To Win You Need Only Capitalize On One Opportunity; To Avoid Losing You Need To Avoid All Threats
I just received the latest Foreign Affairs magazine in the mail. I have yet to read it though found its cover interesting. It certainly has fired the neurons as it feels like it will touch topics I’ve just discussed. The cover seems to suggest that we should be looking for what disaster will strike next after the pandemic. In this it seems to miss that we’re still dealing with the pandemic and it’s effects to include food insecurity while also dealing with acute environmental disasters like hurricanes, wildfire, flood, derecho all amplified and accelerated by global warming. It fails to see already active issues like the return of nationalism and fascism throughout the world. It misses domestic suppression of democracy and ongoing kleptocracy. It’s not what next, we already have issues that we’re not handling. These issues will propagate effects well into the future.
The issue cover art also raises the false notion that we should be trying to predict. That is flat wrong. We shouldn’t be trying to consider what will happen. We need to think what can happen. Then we try to prevent, mitigate, and shape.
The cover art shows a lone person standing and looking out. A threat rapidly approaches to gobsmack him from behind. This too shows an error in thinking. Consider for a moment both predator and prey animals. How are the eyes set for each? Most predators are forward looking and more easily see downrange. Prey tend to have eyes side set while being able to see more broadly in simultaneous panorama. There’s reason evolution has driven such adaptations. A predator can spot opportunity downrange then formulate an attack well before action can be taken to prevent the attempt to attack. A predator only needs to succeed once to eat.
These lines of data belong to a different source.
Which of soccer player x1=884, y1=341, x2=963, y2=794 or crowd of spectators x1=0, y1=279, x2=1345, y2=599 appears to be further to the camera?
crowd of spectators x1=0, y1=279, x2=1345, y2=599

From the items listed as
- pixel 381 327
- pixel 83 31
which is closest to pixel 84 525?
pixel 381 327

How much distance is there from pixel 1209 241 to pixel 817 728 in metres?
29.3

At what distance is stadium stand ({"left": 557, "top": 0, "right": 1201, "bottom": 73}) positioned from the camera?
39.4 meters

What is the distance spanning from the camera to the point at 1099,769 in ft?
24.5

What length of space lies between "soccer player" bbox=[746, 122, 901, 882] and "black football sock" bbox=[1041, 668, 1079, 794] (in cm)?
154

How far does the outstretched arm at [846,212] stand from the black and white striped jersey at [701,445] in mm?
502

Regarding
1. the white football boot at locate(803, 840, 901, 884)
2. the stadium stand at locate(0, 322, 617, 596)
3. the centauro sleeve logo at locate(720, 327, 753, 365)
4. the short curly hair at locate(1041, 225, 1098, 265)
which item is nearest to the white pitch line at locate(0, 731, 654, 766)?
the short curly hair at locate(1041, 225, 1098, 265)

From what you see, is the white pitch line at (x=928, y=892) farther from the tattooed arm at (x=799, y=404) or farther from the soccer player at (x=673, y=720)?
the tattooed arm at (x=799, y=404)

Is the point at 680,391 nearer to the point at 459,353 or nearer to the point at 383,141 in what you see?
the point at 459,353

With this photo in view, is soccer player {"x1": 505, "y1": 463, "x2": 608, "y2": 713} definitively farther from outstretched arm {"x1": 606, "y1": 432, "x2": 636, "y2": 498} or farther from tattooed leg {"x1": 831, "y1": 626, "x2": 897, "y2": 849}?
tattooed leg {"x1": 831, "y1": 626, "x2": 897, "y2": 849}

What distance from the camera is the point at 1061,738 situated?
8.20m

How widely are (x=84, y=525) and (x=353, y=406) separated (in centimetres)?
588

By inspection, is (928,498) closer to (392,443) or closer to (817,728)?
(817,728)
Prey, on the other hand, needs to survive all attacks. Prey needs to see widely for better chance to detect any attack. There’s an asymmetry in this. Sure. It provide us lessons. Note that any instrument providing zoom or magnification also limits breadth of viewing.
- To operate best, we should have at least two observers. One can look broadly to gain safety and protect while the other looks downrange for targets and opportunity. Humans are both predator and prey.
- While seeking profit, you only need to capitalize on one success. You can look downrange. While avoiding losses and risk, you must look broadly. Mitigating one impactful event isn’t good enough. You must try to consider the entire set. You’ll never succeed at this effort though trying provides you the best possible understanding. If any threat succeeds, you lose.
There’s reason safety and operations are two distinct departments. There’s reason risk assessment is separate from business development. If you don’t account for both, you either won’t eat or you’ll get hit. It is possible to both starve and get hit. Chances are when you get hit, if you survive, your current attempts at eating will have been disrupted. Look broad, consider risk, then look for profit.